— Begin TEXT SECTION —
When people asked us, "Why Croatia and Bosnia?" before we left, we had a variety of reasons to share. We'd heard many say that Croatia is such a beautiful country (which is definitely true), Erin is always looking for some beach time, Craig lovely tiling and architecture (which we both got), and there was the undeniable appeal that Bosnia is more off-the-tourist track than any location we've visited since our "big trip." We really wanted to learn more about the recent history of the two countries in a deeper and more personal way than a textbook (or Wikipedia site) could manage. We're glad that we took the time to learn a bit of how the disolution of Yugoslavia impacted the cities we visited as the experience of each city and its citizens were quite different.
|A Sarajevo Rose is painted on the ground |
where people died from an attack.
The valley was tighter, the river narrower, and the hills, where snipers and artillery were once perched, were so much closer than in our minds. It was unbelievable to think that civilians could cross the bridges so widely out in the open carrying containers of water, balancing on whatever rails were left after bombings. Shrapnel wounds frame windows and some buildings remain a hallow shell. The city has found ways to heal yet still honour its past by filling in the craters left by mortar attacks that murdered civilians with a red resin, called a Sarajevo Rose.
— End TEXT SECTION —
## WRITTEN REQUEST 1
In the records, switch "stone column" to "brick pillar" in the lines starting at the one containing "Which of these" and ending at the end of the records. Give those lines back with nothing else altered.
The records that follow are unrelated to the Croatia and Bosnia travel text.
— Begin DATA SUPPLIED —
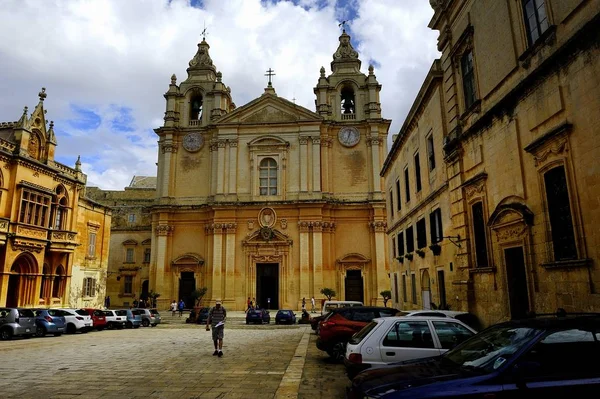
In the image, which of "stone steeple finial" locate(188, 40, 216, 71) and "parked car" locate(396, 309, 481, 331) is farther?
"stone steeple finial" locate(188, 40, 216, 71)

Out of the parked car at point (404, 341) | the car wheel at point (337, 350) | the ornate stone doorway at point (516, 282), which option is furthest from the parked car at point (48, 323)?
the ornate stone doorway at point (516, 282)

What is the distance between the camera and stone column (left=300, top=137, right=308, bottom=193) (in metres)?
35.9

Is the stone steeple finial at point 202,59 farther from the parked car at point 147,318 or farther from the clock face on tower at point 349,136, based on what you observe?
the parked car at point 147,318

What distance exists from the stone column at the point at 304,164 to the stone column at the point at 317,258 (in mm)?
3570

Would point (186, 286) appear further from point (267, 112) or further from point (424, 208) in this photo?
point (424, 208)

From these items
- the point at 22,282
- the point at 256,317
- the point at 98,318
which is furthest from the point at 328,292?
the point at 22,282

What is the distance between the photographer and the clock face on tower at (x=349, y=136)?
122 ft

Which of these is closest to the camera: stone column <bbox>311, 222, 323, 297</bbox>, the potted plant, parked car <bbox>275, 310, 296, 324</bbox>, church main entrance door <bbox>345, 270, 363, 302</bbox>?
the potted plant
— End DATA SUPPLIED —
## WRITTEN REQUEST 2
List every place name that appears in the Croatia and Bosnia travel text.

## ANSWER 1
Which of these is closest to the camera: brick pillar <bbox>311, 222, 323, 297</bbox>, the potted plant, parked car <bbox>275, 310, 296, 324</bbox>, church main entrance door <bbox>345, 270, 363, 302</bbox>?
the potted plant

## ANSWER 2
Croatia, Bosnia, Yugoslavia, Sarajevo